Family/Parents/Siblings & Relatives:
Recently, I have been thinking about all of my family and how very difficult it has and must have been to watch my life slowly spiral away to this point. How so many of them had sat back and just wondered what kind of mistakes I would make next. Sometimes, though I think people can be judgmental thinking that there is no life in between, when there actually was. Of course, good judgment was not always present, but there was plenty of good judgements made because of the morals and values that were instilled in me as a young man.

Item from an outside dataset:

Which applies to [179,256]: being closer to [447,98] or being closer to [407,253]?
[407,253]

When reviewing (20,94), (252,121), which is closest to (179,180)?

By the way, my thinking of my family is just not something temporary, it obsesses me daily almost as a haunting, but how I deal with that is the key. My mother, a brilliant lady always taught me to not allow guilt to consume me. That doesn’t mean to just say “hey” I’m not going to feel guilty, which will allow me to continue to do bad things. I think it was more about asking God for forgiveness and moving on trying to be better. If any of my family ever comes across these journal entries and reads them, I want to apologize from the very deepest of my being, for anything that you have read or that may have even the slightest negative affects on you or your environment. I want to apologize to my sister, my brother in law and my nieces, but most importantly to my parent’s. It is so very sad for me to not be able to have any of you in my life.
So without letting these feelings consume me, I am actually doing something positive to change myself, and the legacy that I see for my future. I will not go into the extensive things that I am doing, you can read about those in previous journal entries, but I will express the changes that I feel inside, and what powerful and amazing feelings those are. I wish I could just shout to my Mother and Father, and say, “hey Mom and Dad – you would be so proud of me, everything that you wanted me to be its finally happening,” but I can’t do that and I’m afraid they will never hear those words. That is certainly no reason to quit or give up, it really is just a reason to try harder and to make things right, so even if they can’t hear me or see me, honoring them by doing what they would be proud of will make the biggest statement, and maybe have an impact on the bettering of a future society. My work, my goals, and my dreams will make this a better world by implementation of goals that will benefit and strengthen this world. Everything that has happened up to this point has prepared me for this moment.